Extracted records:
^^^^^^^^^^^^^^^^
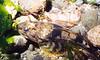 Pacific Staghorn Sculpin - ©Janna Nichols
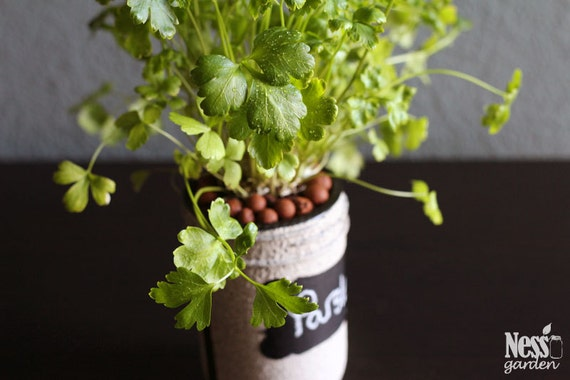 hydroponic indoor herb garden parsley diy hydroponic by nessgarden. Black Bedroom Furniture Sets. Home Design Ideas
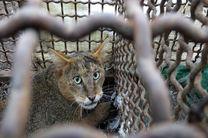 رهاسازی یک قلاده گربه جنگلی در مناطق جنگلی رشت
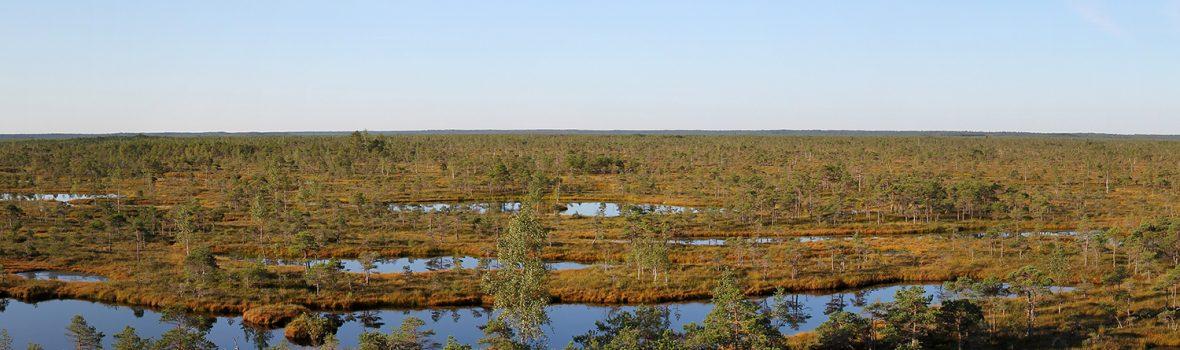 Geocaching in Lettland: der erste Weihnachtsbaum in Riga, eine weite Moorlandschaft und ein interessanter Lost Place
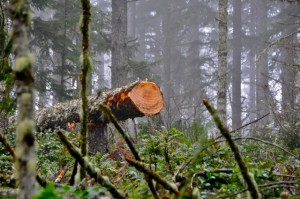 Clear cutting and thinning are important tools to forest management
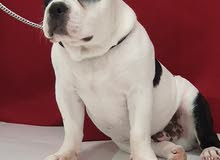 Extremely friendly American Bully Pup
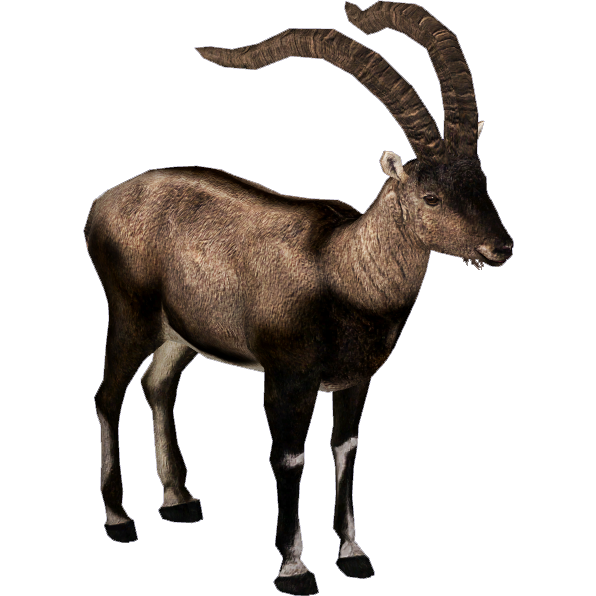 Pyrenean Ibex (ZTABC Team) | ZT2 Download Library Wiki | FANDOM powered by  Wikia - Ibex PNG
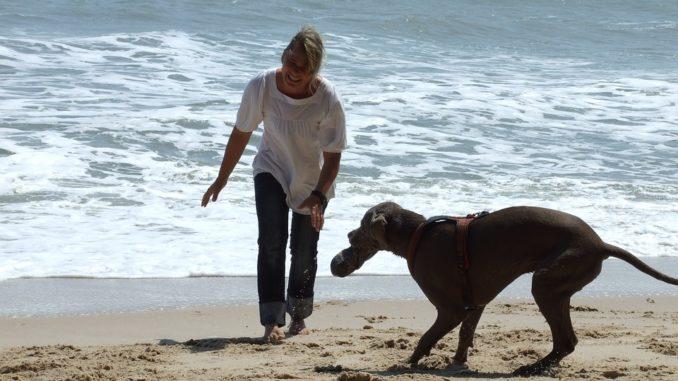 Urlaub mit dem Hund auf Spiekeroog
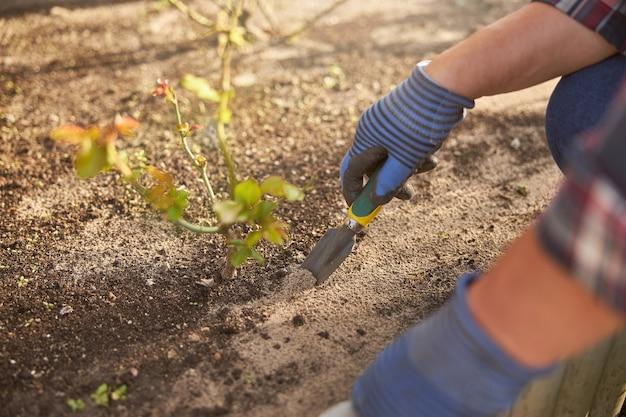 Bijgesneden foto van een hand van een tuinman die grond graaft in de buurt van een plant met een minischop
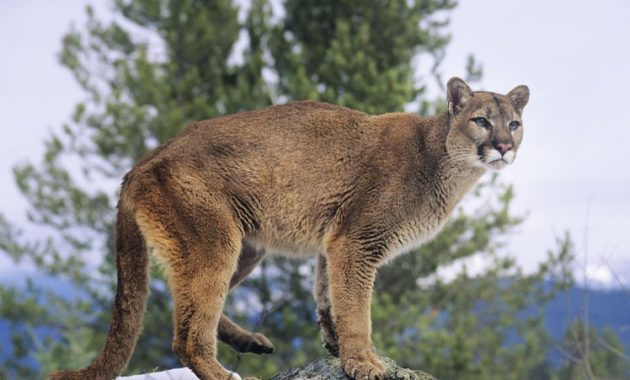 Highest Jumping Animals : Cougar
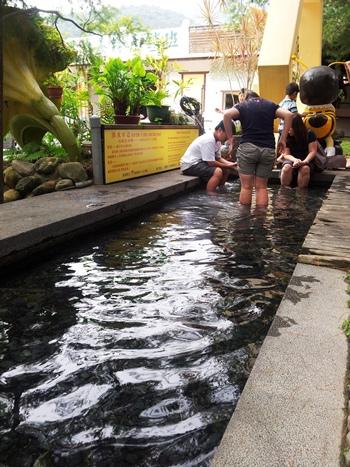 宏基蜜蜂生態農場 (2).jpg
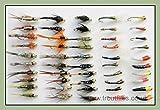50GOLDHEAD Forellenangeln Fliegen, Nymphe und summer gemischt Art, Größe, 10/12, Sinkers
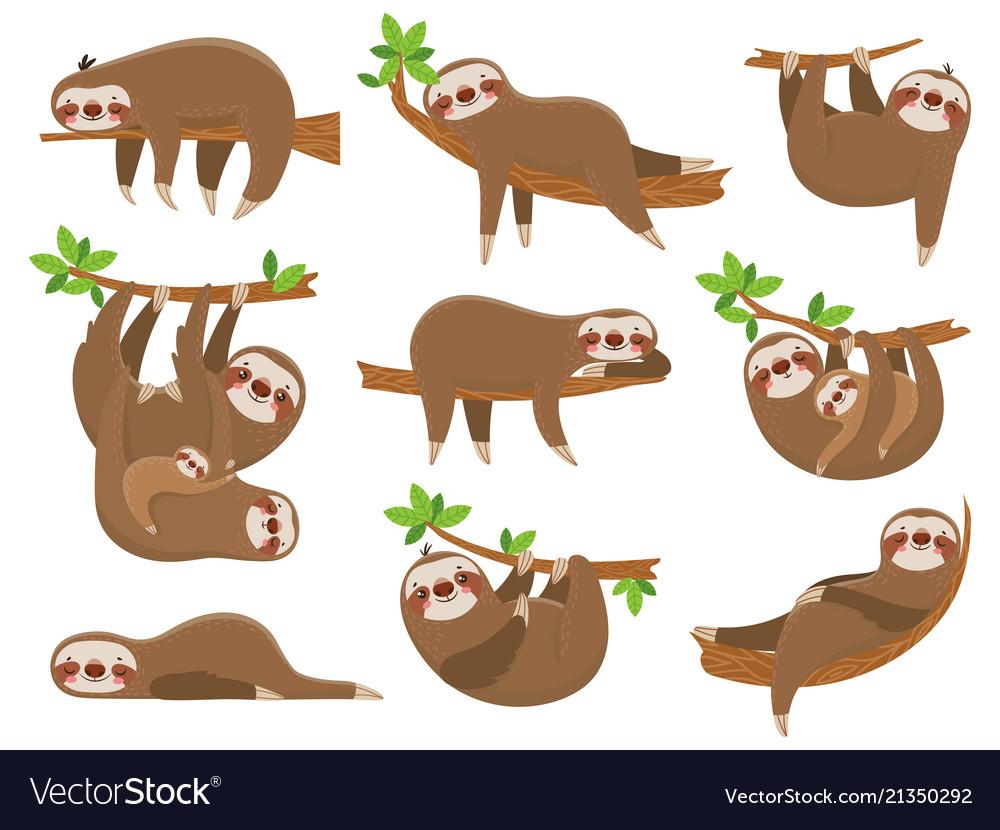 Cartoon sloths family adorable sloth animal at
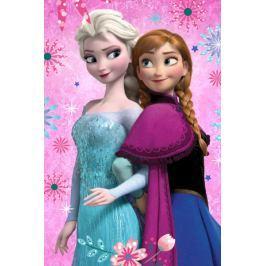 Fleecová deka licenčná Frozen Flowers 100x150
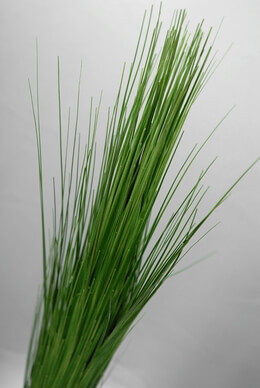 "36"" PVC Onion Grass Green"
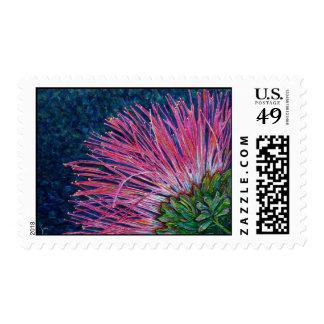Mimosa Flower Fine Art Postage Stamp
^^^^^^^^^^^^^^^^
Task goal:
Would you copy the records word for word, without any of their pictures?

Your solution:
 Pacific Staghorn Sculpin - ©Janna Nichols
 hydroponic indoor herb garden parsley diy hydroponic by nessgarden. Black Bedroom Furniture Sets. Home Design Ideas
 رهاسازی یک قلاده گربه جنگلی در مناطق جنگلی رشت
 Geocaching in Lettland: der erste Weihnachtsbaum in Riga, eine weite Moorlandschaft und ein interessanter Lost Place
 Clear cutting and thinning are important tools to forest management
 Extremely friendly American Bully Pup
 Pyrenean Ibex (ZTABC Team) | ZT2 Download Library Wiki | FANDOM powered by  Wikia - Ibex PNG
 Urlaub mit dem Hund auf Spiekeroog
 Bijgesneden foto van een hand van een tuinman die grond graaft in de buurt van een plant met een minischop
 Highest Jumping Animals : Cougar
 宏基蜜蜂生態農場 (2).jpg
50GOLDHEAD Forellenangeln Fliegen, Nymphe und summer gemischt Art, Größe, 10/12, Sinkers
 Cartoon sloths family adorable sloth animal at
 Fleecová deka licenčná Frozen Flowers 100x150
 "36"" PVC Onion Grass Green"
Mimosa Flower Fine Art Postage Stamp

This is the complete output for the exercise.